| Exercise |
Word for word, reproduce all of the entries shown below.

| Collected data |
#####

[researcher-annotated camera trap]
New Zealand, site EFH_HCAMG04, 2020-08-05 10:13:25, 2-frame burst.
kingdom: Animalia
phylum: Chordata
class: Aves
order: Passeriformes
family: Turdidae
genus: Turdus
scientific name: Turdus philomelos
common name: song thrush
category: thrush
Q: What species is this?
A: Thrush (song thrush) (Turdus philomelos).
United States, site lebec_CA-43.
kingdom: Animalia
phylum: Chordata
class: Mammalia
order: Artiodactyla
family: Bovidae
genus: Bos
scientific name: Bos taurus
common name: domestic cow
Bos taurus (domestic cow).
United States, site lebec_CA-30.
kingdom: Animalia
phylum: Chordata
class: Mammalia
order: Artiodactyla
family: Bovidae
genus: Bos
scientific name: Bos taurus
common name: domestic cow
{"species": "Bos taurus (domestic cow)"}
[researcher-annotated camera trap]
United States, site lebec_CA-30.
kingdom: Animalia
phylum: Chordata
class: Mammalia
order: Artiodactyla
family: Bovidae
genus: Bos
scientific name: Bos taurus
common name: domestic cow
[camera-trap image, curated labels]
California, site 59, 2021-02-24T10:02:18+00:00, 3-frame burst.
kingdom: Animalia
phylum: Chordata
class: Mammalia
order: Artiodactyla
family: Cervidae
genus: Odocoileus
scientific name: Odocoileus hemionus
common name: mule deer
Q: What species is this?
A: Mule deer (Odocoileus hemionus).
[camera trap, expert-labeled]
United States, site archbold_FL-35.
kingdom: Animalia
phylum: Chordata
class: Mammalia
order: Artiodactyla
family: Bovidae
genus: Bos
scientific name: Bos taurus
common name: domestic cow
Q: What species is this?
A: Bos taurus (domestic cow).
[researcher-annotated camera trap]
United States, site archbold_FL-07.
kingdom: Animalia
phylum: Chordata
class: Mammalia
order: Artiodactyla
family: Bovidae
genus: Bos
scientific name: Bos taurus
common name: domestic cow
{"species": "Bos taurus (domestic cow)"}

#####

| Written reply |
[researcher-annotated camera trap]
New Zealand, site EFH_HCAMG04, 2020-08-05 10:13:25, 2-frame burst.
kingdom: Animalia
phylum: Chordata
class: Aves
order: Passeriformes
family: Turdidae
genus: Turdus
scientific name: Turdus philomelos
common name: song thrush
category: thrush
Q: What species is this?
A: Thrush (song thrush) (Turdus philomelos).
United States, site lebec_CA-43.
kingdom: Animalia
phylum: Chordata
class: Mammalia
order: Artiodactyla
family: Bovidae
genus: Bos
scientific name: Bos taurus
common name: domestic cow
Bos taurus (domestic cow).
United States, site lebec_CA-30.
kingdom: Animalia
phylum: Chordata
class: Mammalia
order: Artiodactyla
family: Bovidae
genus: Bos
scientific name: Bos taurus
common name: domestic cow
{"species": "Bos taurus (domestic cow)"}
[researcher-annotated camera trap]
United States, site lebec_CA-30.
kingdom: Animalia
phylum: Chordata
class: Mammalia
order: Artiodactyla
family: Bovidae
genus: Bos
scientific name: Bos taurus
common name: domestic cow
[camera-trap image, curated labels]
California, site 59, 2021-02-24T10:02:18+00:00, 3-frame burst.
kingdom: Animalia
phylum: Chordata
class: Mammalia
order: Artiodactyla
family: Cervidae
genus: Odocoileus
scientific name: Odocoileus hemionus
common name: mule deer
Q: What species is this?
A: Mule deer (Odocoileus hemionus).
[camera trap, expert-labeled]
United States, site archbold_FL-35.
kingdom: Animalia
phylum: Chordata
class: Mammalia
order: Artiodactyla
family: Bovidae
genus: Bos
scientific name: Bos taurus
common name: domestic cow
Q: What species is this?
A: Bos taurus (domestic cow).
[researcher-annotated camera trap]
United States, site archbold_FL-07.
kingdom: Animalia
phylum: Chordata
class: Mammalia
order: Artiodactyla
family: Bovidae
genus: Bos
scientific name: Bos taurus
common name: domestic cow
{"species": "Bos taurus (domestic cow)"}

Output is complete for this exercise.